DESCRIZIONE DELL'ESERCIZIO: Riscali la parte del materiale che va dal suo inizio fino alla riga contenente "36.2 metres", entrambe le estremità incluse, e la trascriva per intero riga per riga. Moltiplichi per 1,55 soltanto i numeri delle risposte (distanze e coordinate), li arrotondi allo stesso numero di decimali dell'originale con le metà per eccesso e ometta le immagini.
━━━━━ RACCOLTA DATI
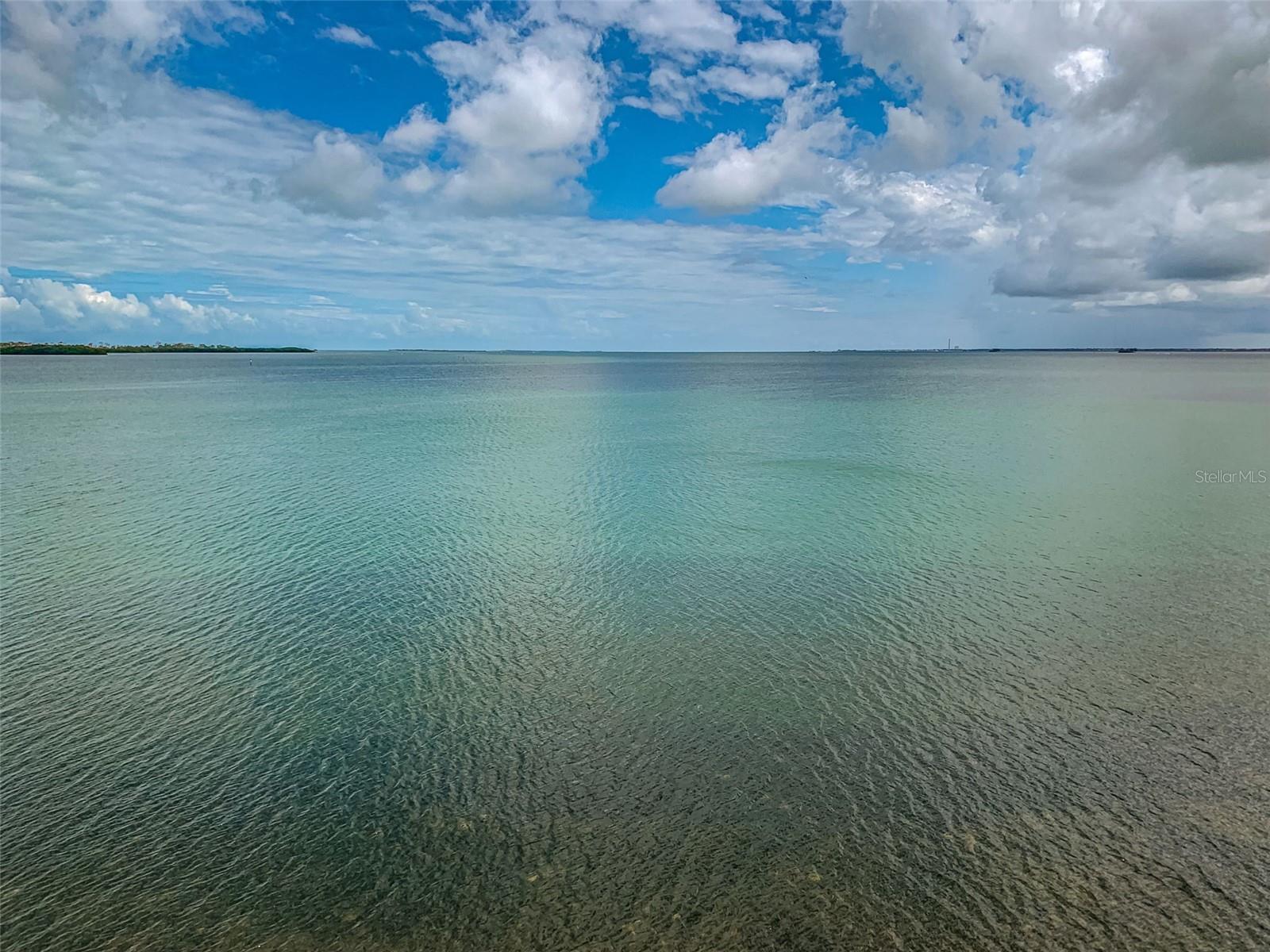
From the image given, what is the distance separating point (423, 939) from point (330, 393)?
106097 mm

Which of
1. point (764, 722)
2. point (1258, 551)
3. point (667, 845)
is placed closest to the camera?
point (667, 845)

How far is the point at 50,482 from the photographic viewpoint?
36.2 metres

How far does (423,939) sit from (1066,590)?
1993cm

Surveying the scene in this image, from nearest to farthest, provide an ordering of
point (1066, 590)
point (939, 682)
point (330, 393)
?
point (939, 682) < point (1066, 590) < point (330, 393)

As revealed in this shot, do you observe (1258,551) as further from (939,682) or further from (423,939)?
(423,939)

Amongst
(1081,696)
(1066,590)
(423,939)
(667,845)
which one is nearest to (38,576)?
(423,939)

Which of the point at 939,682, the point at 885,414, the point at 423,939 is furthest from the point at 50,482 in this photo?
the point at 885,414

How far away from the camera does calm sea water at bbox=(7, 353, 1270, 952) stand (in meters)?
9.75

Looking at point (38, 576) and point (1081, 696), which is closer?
point (1081, 696)

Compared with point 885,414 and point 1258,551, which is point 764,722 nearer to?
point 1258,551

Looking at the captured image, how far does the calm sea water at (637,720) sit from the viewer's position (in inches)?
384

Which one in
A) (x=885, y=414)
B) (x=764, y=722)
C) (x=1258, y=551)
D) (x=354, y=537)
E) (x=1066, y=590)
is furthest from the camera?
(x=885, y=414)

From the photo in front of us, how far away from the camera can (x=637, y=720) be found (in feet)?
47.4

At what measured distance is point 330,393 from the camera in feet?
345
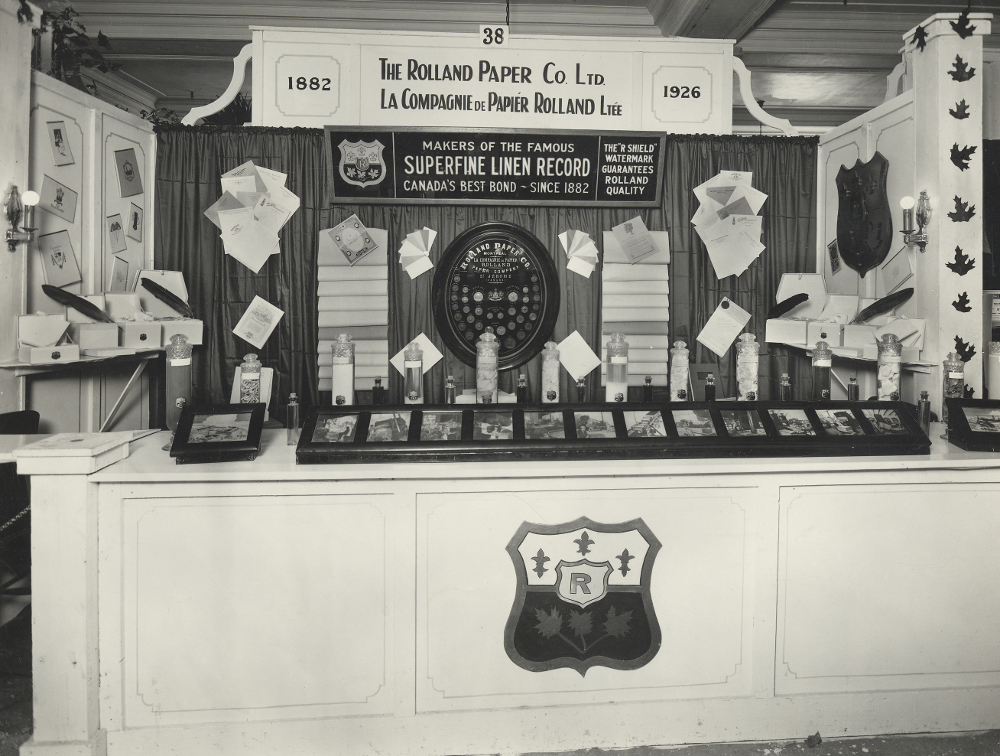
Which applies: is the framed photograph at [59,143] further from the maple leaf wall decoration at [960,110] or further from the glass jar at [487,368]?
the maple leaf wall decoration at [960,110]

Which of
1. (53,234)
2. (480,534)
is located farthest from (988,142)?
(53,234)

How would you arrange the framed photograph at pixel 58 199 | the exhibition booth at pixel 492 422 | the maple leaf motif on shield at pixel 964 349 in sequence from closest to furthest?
the exhibition booth at pixel 492 422, the maple leaf motif on shield at pixel 964 349, the framed photograph at pixel 58 199

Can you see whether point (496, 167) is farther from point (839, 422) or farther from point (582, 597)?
point (582, 597)

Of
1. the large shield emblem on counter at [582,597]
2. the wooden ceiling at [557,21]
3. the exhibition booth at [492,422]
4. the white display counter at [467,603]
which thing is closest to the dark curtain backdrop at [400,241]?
the exhibition booth at [492,422]

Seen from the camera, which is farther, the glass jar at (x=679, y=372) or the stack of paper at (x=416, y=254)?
the stack of paper at (x=416, y=254)

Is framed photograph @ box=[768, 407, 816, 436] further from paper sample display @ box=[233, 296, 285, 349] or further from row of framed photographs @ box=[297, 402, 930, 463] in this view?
paper sample display @ box=[233, 296, 285, 349]

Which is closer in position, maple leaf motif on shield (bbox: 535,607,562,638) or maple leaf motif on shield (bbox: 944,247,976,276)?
maple leaf motif on shield (bbox: 535,607,562,638)

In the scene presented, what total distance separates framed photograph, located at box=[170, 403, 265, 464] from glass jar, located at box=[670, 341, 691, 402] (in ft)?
5.96

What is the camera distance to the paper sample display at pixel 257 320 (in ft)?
11.3

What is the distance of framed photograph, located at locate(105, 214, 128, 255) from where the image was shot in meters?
3.33

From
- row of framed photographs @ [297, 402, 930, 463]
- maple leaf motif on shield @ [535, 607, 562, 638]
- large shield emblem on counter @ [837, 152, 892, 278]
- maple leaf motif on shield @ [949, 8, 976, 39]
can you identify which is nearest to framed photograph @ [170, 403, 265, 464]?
row of framed photographs @ [297, 402, 930, 463]

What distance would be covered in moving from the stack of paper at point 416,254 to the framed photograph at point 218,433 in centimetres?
139

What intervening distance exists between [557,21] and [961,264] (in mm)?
3968

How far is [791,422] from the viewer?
2412 millimetres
━━━━━━━━━━
RISULTATO COMPLETO:
From the image given, what is the distance separating point (423, 939) from point (330, 393)?
164450 mm

Which of
1. point (764, 722)
2. point (1258, 551)
3. point (667, 845)
is placed closest to the camera?
point (1034, 1310)

How far is the point at 50,482 from the photographic viewpoint?
56.1 metres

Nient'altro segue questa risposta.